O juiz federal Diego de Souza Lima, da 2ª Vara Federal Cível e Criminal, julgou improcedente a ação civil pública movida pelo Ministério Público Federal (MPF) contra o prefeito José Ronaldo de Carvalho, a ex-secretária de Saúde Denise Lima Mascarenhas e o ex-presidente da Comissão de Licitação Antônio Rosa de Assis, por supostos atos de improbidade administrativa relacionados a contratos firmados entre o Município e a Cooperativa de Trabalho COOFSAÚDE, entre 2014 e 2017. A decisão judicial foi prolatada nesta sexta-feira (17/10/2025)

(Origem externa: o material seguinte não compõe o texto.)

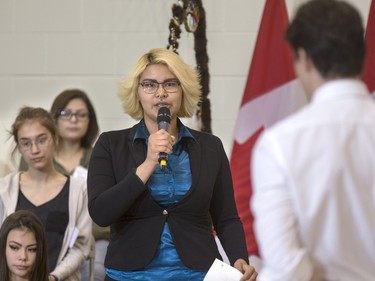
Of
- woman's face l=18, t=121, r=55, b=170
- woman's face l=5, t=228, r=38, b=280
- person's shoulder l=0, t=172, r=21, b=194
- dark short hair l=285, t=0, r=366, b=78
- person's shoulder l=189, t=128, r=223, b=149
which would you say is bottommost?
woman's face l=5, t=228, r=38, b=280

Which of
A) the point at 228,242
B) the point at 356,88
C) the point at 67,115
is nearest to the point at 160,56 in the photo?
the point at 228,242

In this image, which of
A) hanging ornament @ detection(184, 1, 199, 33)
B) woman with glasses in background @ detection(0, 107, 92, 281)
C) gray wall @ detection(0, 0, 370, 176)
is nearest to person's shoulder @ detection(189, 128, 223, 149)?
woman with glasses in background @ detection(0, 107, 92, 281)

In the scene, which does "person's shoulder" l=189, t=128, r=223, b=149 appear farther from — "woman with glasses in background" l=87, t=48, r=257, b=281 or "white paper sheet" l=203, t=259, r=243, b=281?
"white paper sheet" l=203, t=259, r=243, b=281

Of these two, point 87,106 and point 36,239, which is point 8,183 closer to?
point 36,239

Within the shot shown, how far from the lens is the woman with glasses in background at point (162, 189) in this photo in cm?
233

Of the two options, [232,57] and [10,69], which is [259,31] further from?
[10,69]

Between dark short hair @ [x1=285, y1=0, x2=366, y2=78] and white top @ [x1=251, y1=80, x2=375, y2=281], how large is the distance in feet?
0.11

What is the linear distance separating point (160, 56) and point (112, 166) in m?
0.35

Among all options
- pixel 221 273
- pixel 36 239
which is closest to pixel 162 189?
pixel 221 273

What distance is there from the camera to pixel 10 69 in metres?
4.46

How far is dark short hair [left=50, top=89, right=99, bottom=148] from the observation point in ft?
13.3

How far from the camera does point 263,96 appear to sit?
4.05m

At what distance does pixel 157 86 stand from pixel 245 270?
22.6 inches

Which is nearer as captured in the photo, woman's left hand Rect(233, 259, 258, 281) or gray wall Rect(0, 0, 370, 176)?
woman's left hand Rect(233, 259, 258, 281)
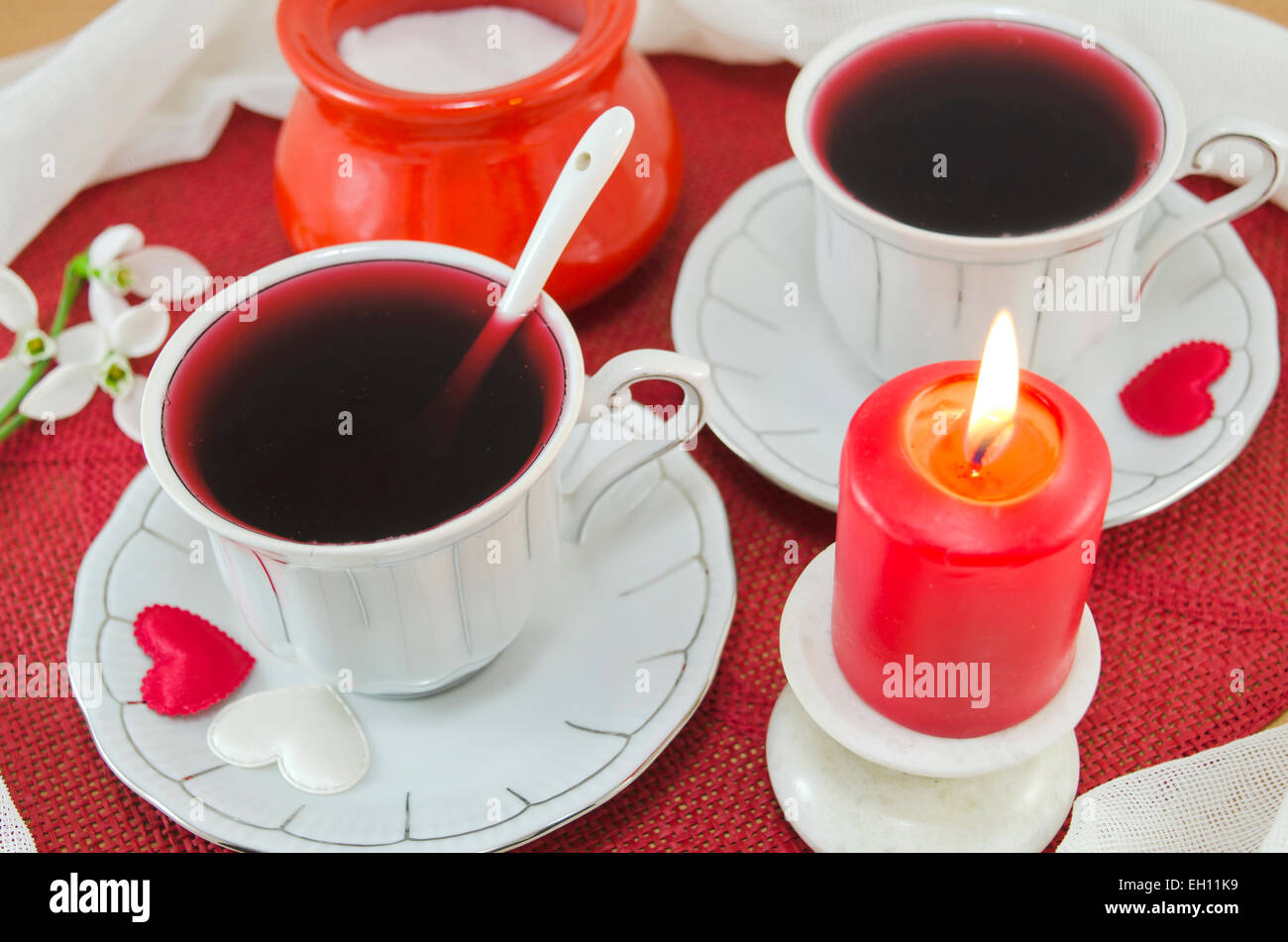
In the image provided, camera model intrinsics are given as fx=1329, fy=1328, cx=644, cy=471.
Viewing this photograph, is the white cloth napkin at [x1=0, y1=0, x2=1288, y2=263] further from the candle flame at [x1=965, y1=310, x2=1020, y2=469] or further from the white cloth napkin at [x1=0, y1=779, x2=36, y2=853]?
the candle flame at [x1=965, y1=310, x2=1020, y2=469]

Sentença reconhece ausência de dolo e dano ao erário
O processo, registrado sob o número 1001623-98.2020.4.01.3304, foi ajuizado pelo MPF em 2020 e alegava fraudes licitatórias e superfaturamento de cerca de R$ 23,9 milhões em contratos da Secretaria Municipal de Saúde de Feira de Santana.
O magistrado, contudo, ao examinar as provas e os relatórios técnicos da Controladoria-Geral da União (CGU), concluiu que não houve comprovação de prejuízo efetivo ao patrimônio público nem de dolo específico por parte dos réus, requisitos indispensáveis para a condenação após as alterações promovidas pela Lei nº 14.230/2021 na Lei de Improbidade Administrativa (Lei nº 8.429/1992).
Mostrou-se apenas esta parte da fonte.